_Written exercise_:
Collect every line in the entries below that contains the word "from", treating uppercase and lowercase as different.

**** Material for this exercise ****

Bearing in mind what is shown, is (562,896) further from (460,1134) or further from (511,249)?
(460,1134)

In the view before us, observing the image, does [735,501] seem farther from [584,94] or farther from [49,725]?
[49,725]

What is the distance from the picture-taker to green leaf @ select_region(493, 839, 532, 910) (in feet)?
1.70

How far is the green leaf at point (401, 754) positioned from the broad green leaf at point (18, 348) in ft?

****
**** Material for this exercise ****

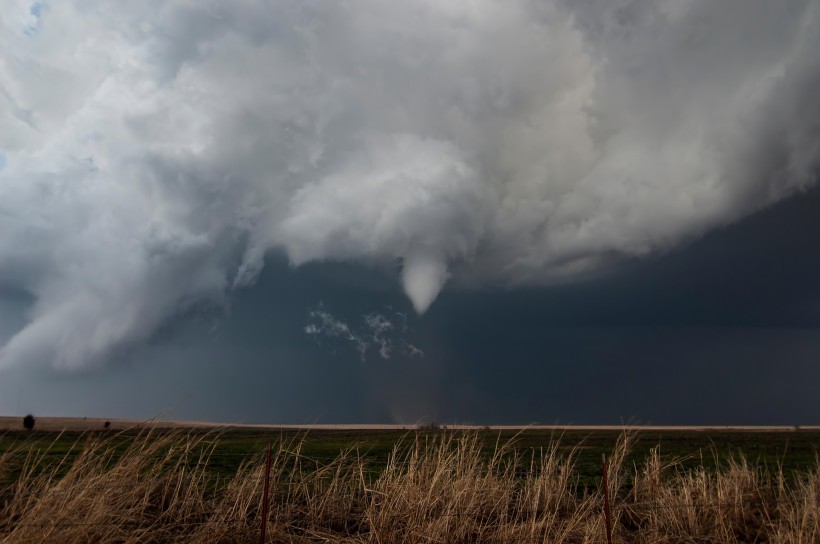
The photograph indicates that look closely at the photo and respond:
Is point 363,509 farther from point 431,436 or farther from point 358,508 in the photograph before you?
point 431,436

****

_Solution_:
Bearing in mind what is shown, is (562,896) further from (460,1134) or further from (511,249)?
In the view before us, observing the image, does [735,501] seem farther from [584,94] or farther from [49,725]?
What is the distance from the picture-taker to green leaf @ select_region(493, 839, 532, 910) (in feet)?
How far is the green leaf at point (401, 754) positioned from the broad green leaf at point (18, 348) in ft?
Is point 363,509 farther from point 431,436 or farther from point 358,508 in the photograph before you?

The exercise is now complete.